“Not at all. You have a fine natural talent, still undisciplined. So long as you keep yourself free from matrimonial complications you may hope to achieve something. A single man can live on bread and water. I am heartily glad to hear you have nobody to keep but yourself.”
Matt smiled grimly under the imagined cover of the fog.
“Ah, I know what you’re smiling at,” said Tarmigan, more genially than he had yet spoken. “You’re wondering whether the preacher is a bachelor. Well, I am proud to say I’m still single, though I can’t boast of living on bread and water. You see, it isn’t only the expense; marriage spoils the silent incubation of ideas; the wife wants her husband, not his Art.”
“But suppose an artist falls in love—isn’t it hard on him?” asked Matt.
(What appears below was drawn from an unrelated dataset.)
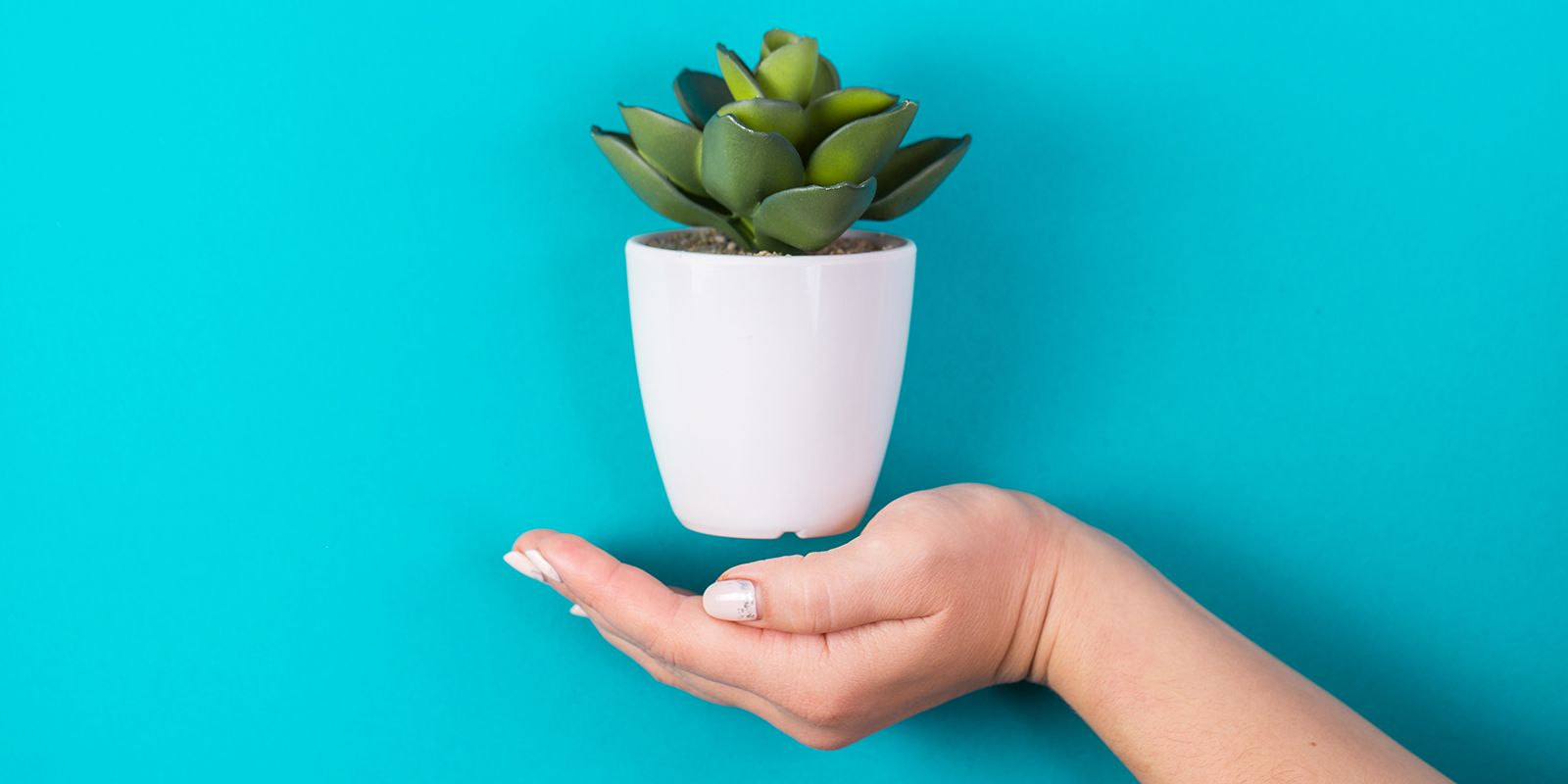 A picture of a white plant pot with a cactus in with a blue background on the B2B PR agency page.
“No man can serve two masters. Every artist has got to ask himself, Does he want Happiness, or does he want Art? That choice will face you one day, Mr. Strang.”
“I hope not,” said Matt. “But I guess Art’s enough for me.” He spoke in a tone of quiet conviction, and his bosom swelled. Happiness, forsooth! How could there be Happiness apart from Art? Or how could Art be apart from Happiness?
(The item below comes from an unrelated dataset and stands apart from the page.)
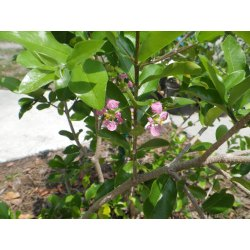 Small Crop Of Barbados Cherry Tree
Their talk fell to a lower level. Matt casually expressed an ardent wish to see sundry R.A.’s, especially the president. He had only come across the second-rate painters or the young men. He felt vaguely that he was at one with Butler and Greme and Herbert, and apparently Tarmigan also, in despising them, though he had only seen one of their exhibitions; they were in power and popular, and therefore time-serving mediocrities. Yet beneath all this prejudice was a keen curiosity about them, and a latent respect for these oldsters who had arrived. Tarmigan promised to get him a ticket for the prize distribution of the Academy Schools next month, when he would see most of them. The suggestion of suicide slunk into the rear; the spectacle of the Academicians was something to live for. Then the old man and the young relapsed into silent thoughts of their art, projecting visions of ideal beauty on the background of yellow, grimy vapor that shrouded the great dreary city.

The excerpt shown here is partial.